Thanks to the commonality of test circuits, it is possible (and quite common) to conduct pressure decay tests followed by occlusion tests. This is easy to accomplish with SprintmD’s program linking capability
How SprintmD Works
SprintmD tests for occlusion like this:
- 1. Product is attached to SprintmD’s test port and the open end of the product is placed in the clamping fixture. (Figure 1)
- 2. The test is started.
- 3. The open end of the product is sealed off by the clamping device and the product is then pressurized through valve V1 for the duration set for fill time.
- 4. At the end of fill time, the fill valve V1 closes and the seal opens the product to atmosphere. SprintmD advances to test time in which it looks for a pressure decrease using sensor S.
- 5. Based on set-points entered into the test program, SprintmD determines whether the product is accepted or rejected.
- 6. At the end of test time, valve V2 opens to vent any remaining pressure to atmosphere.
Pressure and Time Sequence
Figure 2 illustrates a typical occlusion test sequence in which the product under test fails the evaluation.
The product is pressurized while the clamping fixture seals the open end of the product. At the conclusion of fill time, the fill valve closes and traps air in the test circuit. The SprintmD sequences to test time, the clamp valve opens to atmosphere, ant he tester measures the air pressure that escapes from the product.
In this example, the product fails because the air loss from the product was not great enough to drop below the reject level in the allowed test time.
Figure 3 shows a typical occlusion test in which the product passes the evaluation.
The product is pressurized while the clamping fixture seals the open end of the product.
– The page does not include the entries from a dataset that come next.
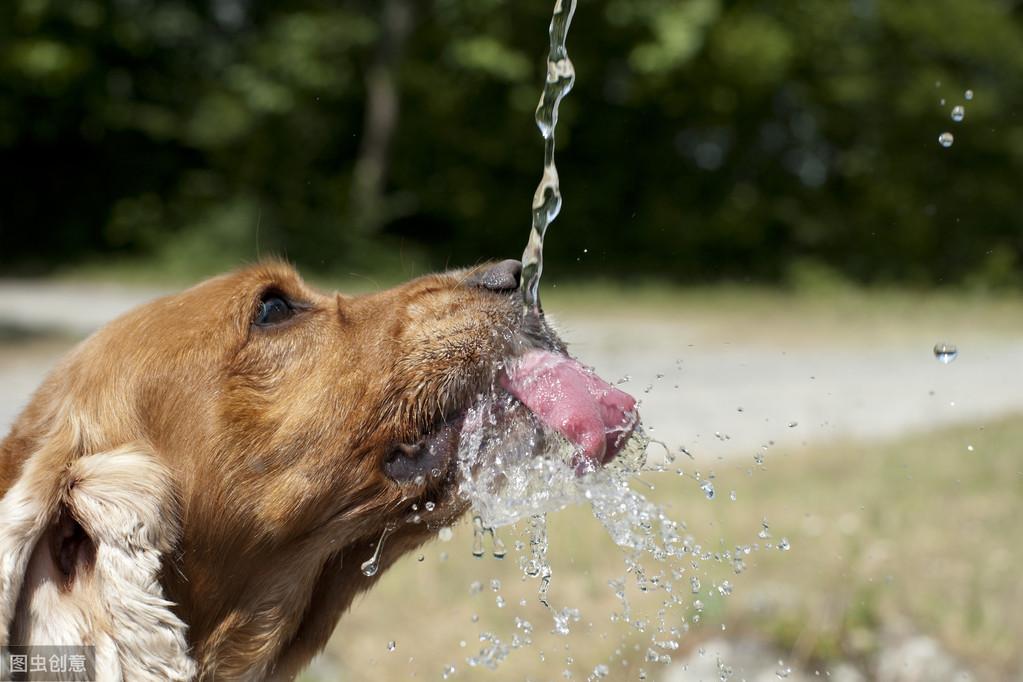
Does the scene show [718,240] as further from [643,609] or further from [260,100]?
[643,609]

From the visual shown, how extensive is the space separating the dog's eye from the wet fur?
0.03m

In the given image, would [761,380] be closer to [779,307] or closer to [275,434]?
[779,307]

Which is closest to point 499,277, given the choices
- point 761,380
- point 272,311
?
point 272,311

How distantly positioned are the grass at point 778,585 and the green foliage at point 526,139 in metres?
14.2

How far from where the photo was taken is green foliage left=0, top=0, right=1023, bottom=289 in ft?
68.0

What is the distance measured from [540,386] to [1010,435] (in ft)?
19.5

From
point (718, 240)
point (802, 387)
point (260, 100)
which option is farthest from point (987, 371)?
point (260, 100)

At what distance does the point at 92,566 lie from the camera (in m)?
2.74

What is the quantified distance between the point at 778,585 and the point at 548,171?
7.89 feet

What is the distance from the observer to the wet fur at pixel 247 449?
9.60ft

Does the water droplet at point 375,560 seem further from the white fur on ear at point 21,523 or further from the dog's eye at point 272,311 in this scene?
the white fur on ear at point 21,523

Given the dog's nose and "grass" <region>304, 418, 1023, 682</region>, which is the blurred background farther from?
the dog's nose

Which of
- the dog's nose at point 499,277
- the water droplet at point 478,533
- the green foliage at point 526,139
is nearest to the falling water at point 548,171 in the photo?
the dog's nose at point 499,277

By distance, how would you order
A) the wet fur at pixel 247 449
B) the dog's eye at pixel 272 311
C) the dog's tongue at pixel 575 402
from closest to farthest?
the wet fur at pixel 247 449
the dog's tongue at pixel 575 402
the dog's eye at pixel 272 311
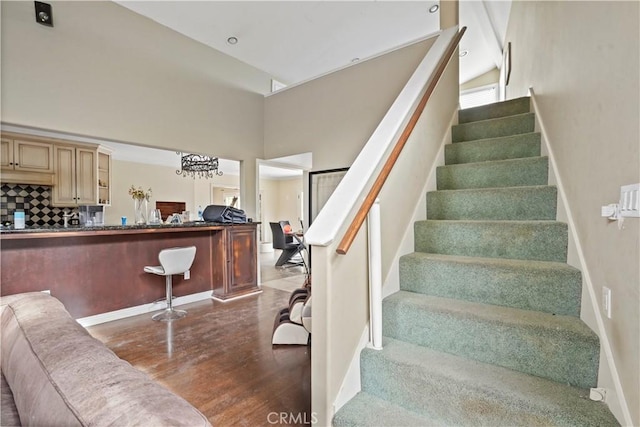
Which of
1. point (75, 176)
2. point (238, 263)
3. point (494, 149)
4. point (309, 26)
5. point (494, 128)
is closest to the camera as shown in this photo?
point (494, 149)

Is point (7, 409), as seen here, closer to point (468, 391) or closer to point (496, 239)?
point (468, 391)

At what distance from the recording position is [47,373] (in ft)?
2.67

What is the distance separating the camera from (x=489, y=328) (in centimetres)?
141

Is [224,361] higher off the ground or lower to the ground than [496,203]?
lower

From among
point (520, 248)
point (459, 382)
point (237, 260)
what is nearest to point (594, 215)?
point (520, 248)

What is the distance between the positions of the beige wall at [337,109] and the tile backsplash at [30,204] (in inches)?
151

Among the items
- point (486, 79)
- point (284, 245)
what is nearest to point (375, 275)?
point (284, 245)

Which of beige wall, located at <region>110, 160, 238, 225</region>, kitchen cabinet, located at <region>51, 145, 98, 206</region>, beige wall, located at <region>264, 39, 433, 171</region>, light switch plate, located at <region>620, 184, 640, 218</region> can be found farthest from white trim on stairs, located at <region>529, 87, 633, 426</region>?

As shown in Figure 3, the pressure drops below the reject limit within the established test time after the sealing clamp opens and allows the product to flow to atmosphere.
The significant pressure drop in the product indicates that the device under test flows freely to atmosphere and thus is not blocked.
SprintmD occlusion testers can be used to test tubes, valves, and devices that must flow a minimum volume of air. Consider using a SprintmD occlusion test in conjunction with a leak test. Depending on the product, multiple occlusion tests can be conducted either sequentially or concurrently.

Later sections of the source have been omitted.